## ASSIGNED TASK
Please write the next few sentences of the piece on Household Capital and reverse mortgages below, picking up right after its last sentence.

## DOCUMENT EXCERPT
>>

The way Joshua Funder sees it, the banks have abandoned old people opening the door for his Household Capital which is now working with Citigroup to securitise its $450m reverse mortgage book to expand its balance sheet.

Reverse mortgages are not new but for the battle-scarred banks it is perceived as exposing them to reputation risks, explaining their absence.

This financial year the industry is expected to write $1bn in new equity release loans, the biggest since 2007, but tiny compared to the CBA home loan balances at $577bn, the estimated $7 trillion value in Australian homes and $1 trillion owned by retirees.

The flip side is the mortgages being placed by Funder have a loan to value ratio of just 20 per cent against the 80 per cent the banks start with on new home loans and with 2500 families on his book the four year old company is growing at 100 per cent a year.

Demographics and cost of living pressures tell you the home equity market will be growing fast as more people prefer to stay in their old home but maybe wants some more money in retirement either for their own lifestyle or to play mum and dad bank for their children’s first home.

As living costs rise some retirees are cash poor and asset rich.

Household Capital is 30 per cent owned by insurance giant Legal & General and 20 per cent by Helia (formerly Genworth) and has $600m in wholesale funding from IFM, Citi and private equity house PEP.

When the Federal Government stepped up its home equity package offering lower rates than offered on the market it provide some validation to the market while posing obvious competitive risks, being a low cost funder.

The concept is if you own a $1m house, you borrow $200,000 at 9.2 per cent but you don’t have to pay the money back until you sell your house.

<<

## DATA LISTING
>>

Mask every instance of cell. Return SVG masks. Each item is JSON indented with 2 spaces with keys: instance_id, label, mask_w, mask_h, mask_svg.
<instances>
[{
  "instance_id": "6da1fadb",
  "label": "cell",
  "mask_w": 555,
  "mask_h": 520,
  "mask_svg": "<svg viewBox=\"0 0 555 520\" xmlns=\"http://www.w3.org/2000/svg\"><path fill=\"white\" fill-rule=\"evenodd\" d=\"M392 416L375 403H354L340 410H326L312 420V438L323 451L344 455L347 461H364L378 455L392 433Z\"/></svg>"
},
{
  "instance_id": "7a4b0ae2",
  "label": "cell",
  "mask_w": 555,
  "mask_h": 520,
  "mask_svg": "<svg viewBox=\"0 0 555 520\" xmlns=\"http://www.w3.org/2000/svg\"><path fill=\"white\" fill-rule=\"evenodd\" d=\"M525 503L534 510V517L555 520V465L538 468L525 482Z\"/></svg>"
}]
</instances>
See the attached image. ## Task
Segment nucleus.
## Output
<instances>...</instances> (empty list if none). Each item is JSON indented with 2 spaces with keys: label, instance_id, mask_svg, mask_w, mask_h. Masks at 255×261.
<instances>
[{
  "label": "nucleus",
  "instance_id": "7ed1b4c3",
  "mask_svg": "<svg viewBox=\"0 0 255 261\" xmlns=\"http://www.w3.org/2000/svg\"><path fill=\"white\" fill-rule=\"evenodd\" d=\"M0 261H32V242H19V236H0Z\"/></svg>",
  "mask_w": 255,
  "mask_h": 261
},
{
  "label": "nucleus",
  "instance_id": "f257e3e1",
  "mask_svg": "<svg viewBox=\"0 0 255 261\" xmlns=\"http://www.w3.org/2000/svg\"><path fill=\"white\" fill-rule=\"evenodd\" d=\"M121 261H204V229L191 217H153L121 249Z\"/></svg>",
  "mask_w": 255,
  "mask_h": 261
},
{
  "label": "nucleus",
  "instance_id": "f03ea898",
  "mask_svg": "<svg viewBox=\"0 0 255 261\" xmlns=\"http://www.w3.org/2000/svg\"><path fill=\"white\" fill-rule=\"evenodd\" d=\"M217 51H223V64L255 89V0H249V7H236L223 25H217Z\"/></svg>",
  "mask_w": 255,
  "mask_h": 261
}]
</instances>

<<

## RESPONSE FOR THIS EXERCISE
Assuming the house increases in value by five per cent a year at age 65 you owe $200,000 with $800,000 of equity.

When you are 80 the value of the house would increase to $2.1m, your ownership has fallen from 80 to 62 per cent and you owe $790,000 but the equity is now $1.3m.

If the rate is seven per cent then by the time you are 80, you will own 73 per cent of a house worth $2.1m, you will owe $569,789 and the equity will be $1.5m.

The interest rate risks are obvious as are generous house price appreciation forecasts which explains why the banks are not keen on potential television appearances taking control of a pensioners house.

The banks exited the wealth market after suffering a regulatory backlash culminating in the 2018-19 Royal Commission.

Banks have lost control of home loan customers to the brokers who handle 71 per cent of new loans and while their trepidation to enter the reverse mortgage market is understandable there is $3.5 trillion in superannuation and another $1 trillion in home loans so the gap being filled by Household Capital’s Joshua Funder is another opportunity lost.

This article was published in The Australian on 1 December 2023.